A temporary "People's Parliament" should be established to bypass the country's political deadlock, a noted academic proposed while participating in a seminar panel yesterday.
Charas Suwanmala, a lecturer at Chulalongkorn University’s political science faculty, said it was unlikely that the February 2 election would be completed, or that the House of Representatives would have enough MPs to be opened.
Not having a sitting House or a government that can fully function would put the country at a great disadvantage, he said, so the People’s Parliament should be formed on a temporary basis to solve urgent problems facing the country, Charas said.

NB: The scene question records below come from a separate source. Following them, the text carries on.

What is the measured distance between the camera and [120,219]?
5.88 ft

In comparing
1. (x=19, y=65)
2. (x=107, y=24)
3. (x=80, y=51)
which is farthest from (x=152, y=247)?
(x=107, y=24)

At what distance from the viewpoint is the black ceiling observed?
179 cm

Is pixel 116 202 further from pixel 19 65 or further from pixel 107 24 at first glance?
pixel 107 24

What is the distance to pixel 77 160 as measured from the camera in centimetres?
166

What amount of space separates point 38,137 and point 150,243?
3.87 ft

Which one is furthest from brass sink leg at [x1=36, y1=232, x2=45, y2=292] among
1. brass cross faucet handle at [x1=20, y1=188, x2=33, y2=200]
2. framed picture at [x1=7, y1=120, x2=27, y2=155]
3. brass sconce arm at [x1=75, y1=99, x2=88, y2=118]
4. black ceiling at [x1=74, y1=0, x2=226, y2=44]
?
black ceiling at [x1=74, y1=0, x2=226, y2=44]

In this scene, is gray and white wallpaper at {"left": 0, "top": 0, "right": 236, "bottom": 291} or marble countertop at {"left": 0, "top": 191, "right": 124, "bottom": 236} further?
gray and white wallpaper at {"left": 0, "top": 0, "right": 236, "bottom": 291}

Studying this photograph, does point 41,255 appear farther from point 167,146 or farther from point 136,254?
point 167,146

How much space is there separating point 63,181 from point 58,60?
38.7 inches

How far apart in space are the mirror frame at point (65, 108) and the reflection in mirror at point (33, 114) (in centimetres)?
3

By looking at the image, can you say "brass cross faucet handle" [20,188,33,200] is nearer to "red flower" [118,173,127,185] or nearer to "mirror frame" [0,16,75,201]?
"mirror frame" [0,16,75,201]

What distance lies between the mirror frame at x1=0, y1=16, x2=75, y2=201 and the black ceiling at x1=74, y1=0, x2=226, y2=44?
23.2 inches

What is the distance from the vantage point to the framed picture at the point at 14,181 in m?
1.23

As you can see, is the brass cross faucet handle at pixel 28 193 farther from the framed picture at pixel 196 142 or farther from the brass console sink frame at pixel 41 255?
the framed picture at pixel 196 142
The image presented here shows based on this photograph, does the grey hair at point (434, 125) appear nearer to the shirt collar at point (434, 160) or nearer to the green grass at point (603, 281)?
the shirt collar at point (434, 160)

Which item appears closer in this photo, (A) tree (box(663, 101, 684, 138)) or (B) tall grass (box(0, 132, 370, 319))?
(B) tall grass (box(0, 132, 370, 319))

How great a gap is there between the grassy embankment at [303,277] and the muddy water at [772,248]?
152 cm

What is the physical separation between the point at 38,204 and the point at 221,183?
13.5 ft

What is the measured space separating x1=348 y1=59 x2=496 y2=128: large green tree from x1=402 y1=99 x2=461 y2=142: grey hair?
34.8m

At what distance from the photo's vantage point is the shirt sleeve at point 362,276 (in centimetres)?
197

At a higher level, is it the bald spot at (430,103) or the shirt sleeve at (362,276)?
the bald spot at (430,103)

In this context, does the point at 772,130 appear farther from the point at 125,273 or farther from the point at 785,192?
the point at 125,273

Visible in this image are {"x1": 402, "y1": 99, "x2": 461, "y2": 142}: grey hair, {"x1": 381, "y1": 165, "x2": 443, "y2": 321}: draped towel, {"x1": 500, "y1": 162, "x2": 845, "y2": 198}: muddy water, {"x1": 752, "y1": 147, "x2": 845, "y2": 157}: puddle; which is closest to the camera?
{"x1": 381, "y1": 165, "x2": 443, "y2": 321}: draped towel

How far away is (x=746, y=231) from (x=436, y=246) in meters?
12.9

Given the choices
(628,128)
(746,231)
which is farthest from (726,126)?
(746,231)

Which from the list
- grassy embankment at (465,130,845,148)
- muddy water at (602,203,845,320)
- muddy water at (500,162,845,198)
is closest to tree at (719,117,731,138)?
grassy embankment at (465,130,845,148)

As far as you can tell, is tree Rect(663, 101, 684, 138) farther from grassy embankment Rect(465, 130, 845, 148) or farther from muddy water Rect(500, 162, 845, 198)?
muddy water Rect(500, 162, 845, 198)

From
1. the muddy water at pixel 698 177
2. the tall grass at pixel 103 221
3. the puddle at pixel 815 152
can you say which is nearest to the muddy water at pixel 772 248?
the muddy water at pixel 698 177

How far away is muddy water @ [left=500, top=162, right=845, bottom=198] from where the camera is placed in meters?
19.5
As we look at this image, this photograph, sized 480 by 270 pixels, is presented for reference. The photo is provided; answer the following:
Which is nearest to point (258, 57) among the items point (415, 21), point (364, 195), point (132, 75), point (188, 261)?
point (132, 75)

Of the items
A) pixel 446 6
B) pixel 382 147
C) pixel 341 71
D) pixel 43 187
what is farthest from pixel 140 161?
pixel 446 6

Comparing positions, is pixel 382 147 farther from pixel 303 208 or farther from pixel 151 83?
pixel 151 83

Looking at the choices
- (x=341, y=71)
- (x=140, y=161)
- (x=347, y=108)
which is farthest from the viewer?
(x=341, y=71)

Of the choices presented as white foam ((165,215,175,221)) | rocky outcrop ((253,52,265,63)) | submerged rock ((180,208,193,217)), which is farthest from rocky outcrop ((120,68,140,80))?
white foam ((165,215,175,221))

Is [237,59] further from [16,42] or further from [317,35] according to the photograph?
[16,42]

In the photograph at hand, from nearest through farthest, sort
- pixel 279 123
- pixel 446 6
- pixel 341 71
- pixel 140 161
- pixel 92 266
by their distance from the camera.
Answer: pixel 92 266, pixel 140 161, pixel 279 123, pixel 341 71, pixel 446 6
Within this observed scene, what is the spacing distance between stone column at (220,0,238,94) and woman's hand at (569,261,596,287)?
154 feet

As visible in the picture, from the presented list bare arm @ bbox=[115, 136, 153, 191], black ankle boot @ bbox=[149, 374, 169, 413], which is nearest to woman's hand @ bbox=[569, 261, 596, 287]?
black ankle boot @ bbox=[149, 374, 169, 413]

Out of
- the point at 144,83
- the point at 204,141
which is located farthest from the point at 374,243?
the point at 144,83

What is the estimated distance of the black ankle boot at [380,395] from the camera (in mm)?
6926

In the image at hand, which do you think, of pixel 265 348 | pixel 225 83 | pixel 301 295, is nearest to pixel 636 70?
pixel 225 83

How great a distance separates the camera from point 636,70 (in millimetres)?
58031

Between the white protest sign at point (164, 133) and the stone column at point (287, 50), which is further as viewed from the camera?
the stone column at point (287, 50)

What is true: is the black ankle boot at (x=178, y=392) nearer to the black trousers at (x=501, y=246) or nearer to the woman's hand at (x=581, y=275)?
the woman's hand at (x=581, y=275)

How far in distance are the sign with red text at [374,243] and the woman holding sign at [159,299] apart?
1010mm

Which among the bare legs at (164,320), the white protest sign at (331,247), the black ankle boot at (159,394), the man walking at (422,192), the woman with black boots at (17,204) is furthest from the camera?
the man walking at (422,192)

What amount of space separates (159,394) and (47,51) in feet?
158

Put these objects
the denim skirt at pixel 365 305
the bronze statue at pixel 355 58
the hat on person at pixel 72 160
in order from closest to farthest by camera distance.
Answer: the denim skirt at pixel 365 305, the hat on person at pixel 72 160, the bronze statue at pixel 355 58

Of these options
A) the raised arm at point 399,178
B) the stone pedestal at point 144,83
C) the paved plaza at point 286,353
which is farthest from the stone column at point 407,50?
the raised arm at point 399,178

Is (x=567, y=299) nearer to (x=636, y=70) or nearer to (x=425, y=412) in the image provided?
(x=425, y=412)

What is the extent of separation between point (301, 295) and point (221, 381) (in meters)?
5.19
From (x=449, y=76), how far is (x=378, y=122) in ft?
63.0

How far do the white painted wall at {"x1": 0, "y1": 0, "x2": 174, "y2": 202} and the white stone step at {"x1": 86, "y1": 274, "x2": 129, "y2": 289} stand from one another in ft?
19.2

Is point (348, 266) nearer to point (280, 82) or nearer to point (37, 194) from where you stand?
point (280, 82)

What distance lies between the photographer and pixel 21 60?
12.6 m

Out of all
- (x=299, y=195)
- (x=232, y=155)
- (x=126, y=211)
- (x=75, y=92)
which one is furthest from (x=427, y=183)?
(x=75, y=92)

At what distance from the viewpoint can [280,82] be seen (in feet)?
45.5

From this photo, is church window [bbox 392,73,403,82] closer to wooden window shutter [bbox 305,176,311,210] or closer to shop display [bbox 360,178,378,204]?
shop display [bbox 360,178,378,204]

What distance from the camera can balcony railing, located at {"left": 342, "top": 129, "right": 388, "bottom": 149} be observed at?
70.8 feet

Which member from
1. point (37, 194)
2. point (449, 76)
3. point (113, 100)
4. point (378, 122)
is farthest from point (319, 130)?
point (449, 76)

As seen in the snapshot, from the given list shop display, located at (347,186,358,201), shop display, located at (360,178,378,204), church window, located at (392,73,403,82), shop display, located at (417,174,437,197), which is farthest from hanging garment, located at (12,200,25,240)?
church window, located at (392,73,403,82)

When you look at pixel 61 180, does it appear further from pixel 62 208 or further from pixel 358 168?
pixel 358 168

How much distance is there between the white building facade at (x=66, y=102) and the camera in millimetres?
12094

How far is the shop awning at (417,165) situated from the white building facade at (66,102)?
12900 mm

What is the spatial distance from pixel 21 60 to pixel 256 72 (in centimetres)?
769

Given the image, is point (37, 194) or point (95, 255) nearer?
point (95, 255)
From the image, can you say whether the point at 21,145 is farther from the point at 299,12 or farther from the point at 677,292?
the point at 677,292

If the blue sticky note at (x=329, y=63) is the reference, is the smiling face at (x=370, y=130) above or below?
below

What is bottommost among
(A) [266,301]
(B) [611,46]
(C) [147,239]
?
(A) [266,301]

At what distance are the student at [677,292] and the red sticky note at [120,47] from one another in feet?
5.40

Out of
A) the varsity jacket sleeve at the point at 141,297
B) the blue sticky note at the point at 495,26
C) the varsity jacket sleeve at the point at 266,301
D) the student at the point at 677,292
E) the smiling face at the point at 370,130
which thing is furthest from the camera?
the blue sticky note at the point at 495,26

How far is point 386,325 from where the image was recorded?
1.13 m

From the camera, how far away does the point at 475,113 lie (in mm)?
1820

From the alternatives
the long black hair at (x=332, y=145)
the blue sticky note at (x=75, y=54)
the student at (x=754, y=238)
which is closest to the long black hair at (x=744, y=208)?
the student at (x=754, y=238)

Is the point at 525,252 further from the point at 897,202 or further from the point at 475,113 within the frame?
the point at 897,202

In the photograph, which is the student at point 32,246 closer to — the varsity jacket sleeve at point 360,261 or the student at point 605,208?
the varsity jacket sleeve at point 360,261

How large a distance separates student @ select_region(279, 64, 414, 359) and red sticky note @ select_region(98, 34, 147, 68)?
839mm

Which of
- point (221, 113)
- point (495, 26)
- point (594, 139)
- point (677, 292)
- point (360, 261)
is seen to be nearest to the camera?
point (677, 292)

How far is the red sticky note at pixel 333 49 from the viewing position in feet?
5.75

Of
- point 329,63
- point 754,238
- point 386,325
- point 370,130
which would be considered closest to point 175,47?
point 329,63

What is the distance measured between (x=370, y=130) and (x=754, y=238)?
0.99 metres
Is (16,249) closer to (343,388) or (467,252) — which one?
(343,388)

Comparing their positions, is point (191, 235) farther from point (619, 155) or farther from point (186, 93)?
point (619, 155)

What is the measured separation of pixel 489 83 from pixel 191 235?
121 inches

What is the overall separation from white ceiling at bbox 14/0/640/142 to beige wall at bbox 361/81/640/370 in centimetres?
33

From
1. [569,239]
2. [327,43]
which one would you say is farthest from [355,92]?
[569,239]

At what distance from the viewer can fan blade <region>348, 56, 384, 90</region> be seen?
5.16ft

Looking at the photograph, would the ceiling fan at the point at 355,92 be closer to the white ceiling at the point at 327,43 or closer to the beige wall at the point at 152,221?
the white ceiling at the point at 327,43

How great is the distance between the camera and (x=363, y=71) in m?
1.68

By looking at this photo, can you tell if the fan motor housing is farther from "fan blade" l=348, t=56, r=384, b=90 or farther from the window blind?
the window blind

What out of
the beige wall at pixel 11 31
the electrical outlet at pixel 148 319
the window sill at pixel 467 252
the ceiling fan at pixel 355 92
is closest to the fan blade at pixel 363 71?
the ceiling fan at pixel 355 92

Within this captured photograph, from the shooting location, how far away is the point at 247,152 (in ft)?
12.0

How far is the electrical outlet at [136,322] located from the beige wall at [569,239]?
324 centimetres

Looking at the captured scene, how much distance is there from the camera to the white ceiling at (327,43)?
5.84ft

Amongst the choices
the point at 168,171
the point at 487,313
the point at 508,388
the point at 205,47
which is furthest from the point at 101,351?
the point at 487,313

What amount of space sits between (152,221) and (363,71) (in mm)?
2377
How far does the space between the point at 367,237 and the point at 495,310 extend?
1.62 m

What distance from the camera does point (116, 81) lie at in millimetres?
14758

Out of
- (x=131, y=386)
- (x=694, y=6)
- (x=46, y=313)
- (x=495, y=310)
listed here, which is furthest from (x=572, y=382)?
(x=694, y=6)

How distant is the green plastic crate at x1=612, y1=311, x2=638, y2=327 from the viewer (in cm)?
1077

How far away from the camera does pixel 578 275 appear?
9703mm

Unlike the proposal by the People’s Democratic Reform Committee (PDRC) to establish an appointed council, members of the People’s Parliament would be elected, Charas said.
Former Democrat Party deputy leader Alongkorn Ponlaboot expressed confidence that the political crisis could be solved through talks and by establishing a reform panel comprising members of both political camps. He urged the military and independent agencies to carry out their duties in a neutral manner.
Aumnuay Khlangpha, a Pheu Thai Party Lop Buri MP candidate and former chief government whip, said the political impasse could be solved through negotiations among Pheu Thai, the Democrats and the PDRC. He added that caretaker Prime Minister Yingluck Shinawatra was ready to sit at the negotiation table, but not to debate on television.